**WRITTEN REQUEST**
Can you convert the lines of the listing below into a numbered list, starting at the line containing "How far from" and ending at the line containing "1927 millimetres", with blank lines left out?

Rows from a dataset on spatial reasoning:
## begin
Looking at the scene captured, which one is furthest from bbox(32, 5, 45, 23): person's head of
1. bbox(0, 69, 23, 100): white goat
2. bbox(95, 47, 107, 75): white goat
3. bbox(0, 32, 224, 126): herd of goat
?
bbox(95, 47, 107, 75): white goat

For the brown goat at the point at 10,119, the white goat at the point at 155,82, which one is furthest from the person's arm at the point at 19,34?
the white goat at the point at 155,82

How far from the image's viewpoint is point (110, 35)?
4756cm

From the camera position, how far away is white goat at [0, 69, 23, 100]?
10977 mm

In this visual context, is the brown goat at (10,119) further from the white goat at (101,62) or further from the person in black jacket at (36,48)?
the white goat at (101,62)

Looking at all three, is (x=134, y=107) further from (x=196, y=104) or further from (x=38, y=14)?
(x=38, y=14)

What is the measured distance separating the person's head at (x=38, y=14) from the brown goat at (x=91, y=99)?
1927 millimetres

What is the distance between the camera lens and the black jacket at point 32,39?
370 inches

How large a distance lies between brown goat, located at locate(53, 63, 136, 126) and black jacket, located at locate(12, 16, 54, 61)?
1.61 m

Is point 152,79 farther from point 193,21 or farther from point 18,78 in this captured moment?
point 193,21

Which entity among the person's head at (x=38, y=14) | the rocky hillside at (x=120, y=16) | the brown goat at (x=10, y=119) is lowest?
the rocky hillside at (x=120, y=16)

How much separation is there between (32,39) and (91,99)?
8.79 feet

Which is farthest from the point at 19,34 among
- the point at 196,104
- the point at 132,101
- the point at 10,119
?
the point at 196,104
## end
## begin
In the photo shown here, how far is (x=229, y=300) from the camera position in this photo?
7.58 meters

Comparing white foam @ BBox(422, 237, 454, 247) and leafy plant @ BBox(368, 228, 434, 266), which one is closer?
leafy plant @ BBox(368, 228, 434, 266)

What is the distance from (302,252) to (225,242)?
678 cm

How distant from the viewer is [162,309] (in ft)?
## end
**TASK OUTPUT**
1. How far from the image's viewpoint is point (110, 35)?
2. 4756cm
3. From the camera position, how far away is white goat at [0, 69, 23, 100]?
4. 10977 mm
5. In this visual context, is the brown goat at (10,119) further from the white goat at (101,62) or further from the person in black jacket at (36,48)?
6. the white goat at (101,62)
7. Looking at all three, is (x=134, y=107) further from (x=196, y=104) or further from (x=38, y=14)?
8. (x=38, y=14)
9. What is the measured distance separating the person's head at (x=38, y=14) from the brown goat at (x=91, y=99)?
10. 1927 millimetres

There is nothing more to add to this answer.